Edmonton's police argue they've added "guardrails"—four-meter detection radius, good lighting only, human verification required. Alberta's Privacy Commissioner is essentially saying "that's not how privacy law works," but the pilot is proceeding anyway.
The core question law professor Gideon Christian raised cuts deep: "Body-worn cameras were originally a tool for police transparency and accountability. This tool is basically now being thrown to mass surveillance."
The Path Forward
So where does this leave us? These three stories sketch a future that's less "AI takeover" and more "messy negotiation between capabilities and values."
We're likely heading toward a patchwork regulatory landscape where states like Florida set their own rules, creating compliance headaches for tech companies but also laboratories for what actually works. Perfect-accuracy tools will coexist with sophisticated-but-fallible AI systems, each serving different needs. And surveillance technology will advance faster than privacy protections, forcing uncomfortable democratic debates about where we draw lines.

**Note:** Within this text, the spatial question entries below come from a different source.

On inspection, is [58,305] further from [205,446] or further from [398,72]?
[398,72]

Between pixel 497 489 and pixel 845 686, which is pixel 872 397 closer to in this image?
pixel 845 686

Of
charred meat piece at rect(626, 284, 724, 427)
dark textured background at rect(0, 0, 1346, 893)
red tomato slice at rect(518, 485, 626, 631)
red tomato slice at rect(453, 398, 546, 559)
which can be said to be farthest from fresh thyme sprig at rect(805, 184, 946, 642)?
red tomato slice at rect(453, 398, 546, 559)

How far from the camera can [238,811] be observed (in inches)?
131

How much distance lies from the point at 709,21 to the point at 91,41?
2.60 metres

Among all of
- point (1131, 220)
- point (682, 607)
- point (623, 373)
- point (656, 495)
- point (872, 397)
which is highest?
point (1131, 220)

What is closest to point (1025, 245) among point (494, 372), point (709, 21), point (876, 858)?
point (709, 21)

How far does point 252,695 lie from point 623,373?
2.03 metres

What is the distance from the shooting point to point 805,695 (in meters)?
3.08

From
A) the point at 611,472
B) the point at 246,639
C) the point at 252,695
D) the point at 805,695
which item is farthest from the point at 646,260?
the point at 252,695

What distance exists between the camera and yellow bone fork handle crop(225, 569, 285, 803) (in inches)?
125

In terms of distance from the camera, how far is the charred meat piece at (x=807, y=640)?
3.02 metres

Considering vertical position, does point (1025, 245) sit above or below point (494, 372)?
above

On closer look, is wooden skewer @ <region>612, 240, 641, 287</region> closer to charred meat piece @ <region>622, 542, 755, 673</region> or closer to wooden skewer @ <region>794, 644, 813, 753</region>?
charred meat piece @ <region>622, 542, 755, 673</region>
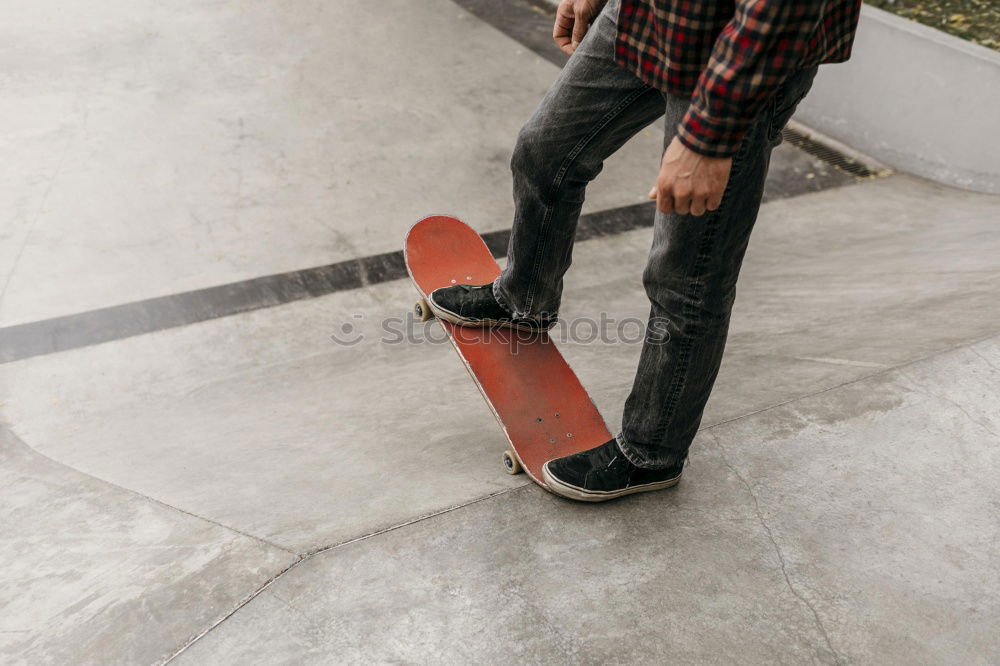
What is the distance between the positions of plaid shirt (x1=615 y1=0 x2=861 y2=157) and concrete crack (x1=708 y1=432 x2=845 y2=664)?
2.88 feet

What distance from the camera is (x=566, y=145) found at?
1956 millimetres

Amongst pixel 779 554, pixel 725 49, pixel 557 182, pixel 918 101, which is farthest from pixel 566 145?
pixel 918 101

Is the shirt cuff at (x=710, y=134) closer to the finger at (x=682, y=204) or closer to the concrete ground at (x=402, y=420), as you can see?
the finger at (x=682, y=204)

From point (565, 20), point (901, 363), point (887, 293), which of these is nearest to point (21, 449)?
point (565, 20)

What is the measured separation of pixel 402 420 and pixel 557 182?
1032mm

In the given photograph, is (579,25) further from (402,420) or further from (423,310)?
(402,420)

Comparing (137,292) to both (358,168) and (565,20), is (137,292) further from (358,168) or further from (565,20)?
(565,20)

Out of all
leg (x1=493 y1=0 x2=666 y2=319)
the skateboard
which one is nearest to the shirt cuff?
leg (x1=493 y1=0 x2=666 y2=319)

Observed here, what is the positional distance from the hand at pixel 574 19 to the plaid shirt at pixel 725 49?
17.0 inches

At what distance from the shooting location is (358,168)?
4.66 meters

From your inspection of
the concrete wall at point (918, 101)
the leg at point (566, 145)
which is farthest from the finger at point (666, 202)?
the concrete wall at point (918, 101)

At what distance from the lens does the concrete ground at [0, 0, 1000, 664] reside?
166 cm

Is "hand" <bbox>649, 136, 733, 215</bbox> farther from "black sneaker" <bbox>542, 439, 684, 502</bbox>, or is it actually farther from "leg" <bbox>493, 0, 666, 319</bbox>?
"black sneaker" <bbox>542, 439, 684, 502</bbox>

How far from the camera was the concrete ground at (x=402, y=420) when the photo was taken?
1656mm
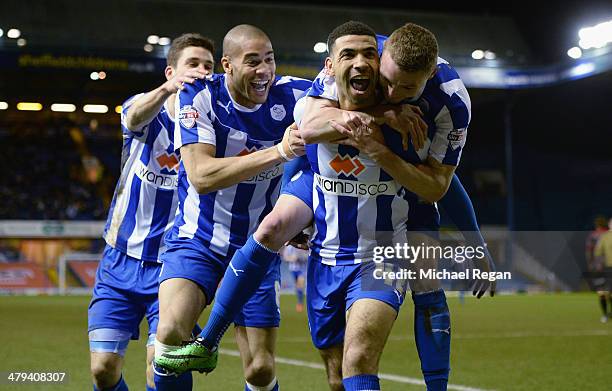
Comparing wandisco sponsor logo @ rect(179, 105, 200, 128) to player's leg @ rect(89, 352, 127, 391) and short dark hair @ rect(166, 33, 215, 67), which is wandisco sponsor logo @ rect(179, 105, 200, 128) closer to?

The optimistic read? We're finally having grown-up conversations about AI governance. The concerns aren't hypothetical anymore—they're about real kids, real privacy violations, and real mathematical errors. That's uncomfortable, but it's also how democratic societies figure things out.
The calculator teaches us something important: just because AI can do something impressive doesn't mean it replaces everything before it. Sometimes reliable beats sophisticated. Sometimes simple wins.
And sometimes, the future looks a lot like 39 million Casio calculators, still giving the right answer.